Si bien aquí ahondamos en la discusión fiscal —¿cómo sustituir progresivamente las retenciones sin desfinanciar al Estado?—, hay otros argumentos a favor de mantener las retenciones. El primero tiene como eje central la distribución: destaca el rol que cumplen los DEX como una herramienta de política para desacoplar los precios internacionales de los locales. Así, se alcanzaría una suerte de «canasta alimentaria» a precios argentinos consistente con el salario de los trabajadores locales.
Es un argumento con mucha tradición en la historia económica, que a veces se repite de forma casi automática: en la realidad no se suele verificar esa canasta básica, en buena parte porque el peso del bien primario (el grano de trigo o maíz) sobre el precio de los bienes de consumo final suele ser baja. La segunda fundamentación para sostener retenciones es que promueven cierta industrialización de la soja, el maíz y el trigo, especialmente en el agregado de valor primario, el primer procesamiento.
No obstante, existen sobre la mesa instrumentos más eficientes y menos distorsivos para incentivar el agregado de valor industrial sin perjudicar a la producción primaria, por ejemplo una mayor inversión pública en I+D y el otorgamiento de subsidios en etapas tempranas del desarrollo de una innovación.
Estos argumentos desde ya son atendibles y ameritan un debate que excede la extensión de esta nota, pero los mencionamos aquí porque precisamente lo que tenemos que hacer es comenzar a discutirlos.
Algo más indiscutible es que la continuidad de este tributo en la historia argentina -y en particular durante los últimos 20 años- se explica menos por sus virtudes distributivas y productivas que por la facilidad que tiene el Estado nacional para su recaudación y por las constantes restricciones presupuestarias que le impiden modificarlo por uno mejor.

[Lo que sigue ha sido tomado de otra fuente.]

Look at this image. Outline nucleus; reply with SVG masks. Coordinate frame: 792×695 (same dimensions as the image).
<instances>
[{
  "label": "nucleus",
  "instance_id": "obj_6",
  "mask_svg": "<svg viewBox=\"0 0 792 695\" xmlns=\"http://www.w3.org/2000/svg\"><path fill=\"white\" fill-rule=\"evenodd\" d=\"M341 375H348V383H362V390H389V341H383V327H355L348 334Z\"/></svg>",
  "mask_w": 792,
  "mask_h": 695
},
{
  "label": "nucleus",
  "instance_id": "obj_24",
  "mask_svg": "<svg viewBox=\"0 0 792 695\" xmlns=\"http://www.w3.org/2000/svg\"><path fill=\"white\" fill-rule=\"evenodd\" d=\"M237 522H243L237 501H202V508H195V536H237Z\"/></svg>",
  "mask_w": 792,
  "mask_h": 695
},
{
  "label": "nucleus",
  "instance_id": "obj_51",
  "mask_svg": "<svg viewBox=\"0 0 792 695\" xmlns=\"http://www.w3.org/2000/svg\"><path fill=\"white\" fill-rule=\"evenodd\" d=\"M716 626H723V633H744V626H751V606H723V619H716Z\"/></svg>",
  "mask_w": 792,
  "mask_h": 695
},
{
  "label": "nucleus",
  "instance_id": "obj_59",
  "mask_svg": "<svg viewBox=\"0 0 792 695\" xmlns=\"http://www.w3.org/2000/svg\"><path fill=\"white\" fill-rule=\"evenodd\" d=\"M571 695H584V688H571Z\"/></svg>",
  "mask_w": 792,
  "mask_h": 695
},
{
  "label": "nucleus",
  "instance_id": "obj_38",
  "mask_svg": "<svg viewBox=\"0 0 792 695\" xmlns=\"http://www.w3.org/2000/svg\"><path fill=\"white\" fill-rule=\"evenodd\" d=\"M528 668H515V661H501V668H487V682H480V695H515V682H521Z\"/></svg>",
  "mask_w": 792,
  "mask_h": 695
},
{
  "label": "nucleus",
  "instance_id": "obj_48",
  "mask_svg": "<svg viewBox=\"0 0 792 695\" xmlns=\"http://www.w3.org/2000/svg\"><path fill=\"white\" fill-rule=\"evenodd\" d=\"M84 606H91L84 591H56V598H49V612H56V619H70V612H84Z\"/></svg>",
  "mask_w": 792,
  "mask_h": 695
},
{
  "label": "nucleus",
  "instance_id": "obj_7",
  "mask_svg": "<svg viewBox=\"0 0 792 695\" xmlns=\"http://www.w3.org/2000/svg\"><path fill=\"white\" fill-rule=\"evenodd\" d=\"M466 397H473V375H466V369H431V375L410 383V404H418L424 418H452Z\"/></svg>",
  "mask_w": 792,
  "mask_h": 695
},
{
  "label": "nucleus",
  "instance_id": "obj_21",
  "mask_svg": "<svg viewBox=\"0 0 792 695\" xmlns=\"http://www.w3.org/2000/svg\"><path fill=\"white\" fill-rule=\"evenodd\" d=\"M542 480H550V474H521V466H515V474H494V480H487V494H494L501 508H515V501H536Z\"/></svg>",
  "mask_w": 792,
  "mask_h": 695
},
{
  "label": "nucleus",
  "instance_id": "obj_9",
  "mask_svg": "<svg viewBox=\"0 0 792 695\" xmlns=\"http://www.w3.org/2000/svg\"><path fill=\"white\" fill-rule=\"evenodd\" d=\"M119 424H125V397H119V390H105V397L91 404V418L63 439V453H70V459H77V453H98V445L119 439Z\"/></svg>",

Volvemos a decirlo para que quede bien claro. En lo inmediato, las retenciones no deben ser removidas sin considerar la sustitución de ese ingreso para el fisco. Las retenciones tienen una función en determinados contextos, en particular contextos de emergencia económica. De hecho, este tipo de contexto es el que propició que el Estado nacional vuelva a cobrar retenciones en la poscrisis de 2001.
Y si bien hoy también estamos en un contexto crítico, no se puede restringir la discusión sobre un nuevo marco fiscal para el agro con la emergencia permanente como ruido de fondo. El momento de pensar y debatir alternativas es ahora.
Alcanzar un sendero de desarrollo precisa de impuestos más progresivos y virtuosos en términos productivos: limitar el potencial del principal sector exportador y pionero en materia de innovación no es la solución para el problema que tenemos.
El momento político actual prueba que hay que dar las discusiones incómodas más temprano que tarde. Si se persiste en demorarlas, se saldan del peor modo: sin datos y sin consenso.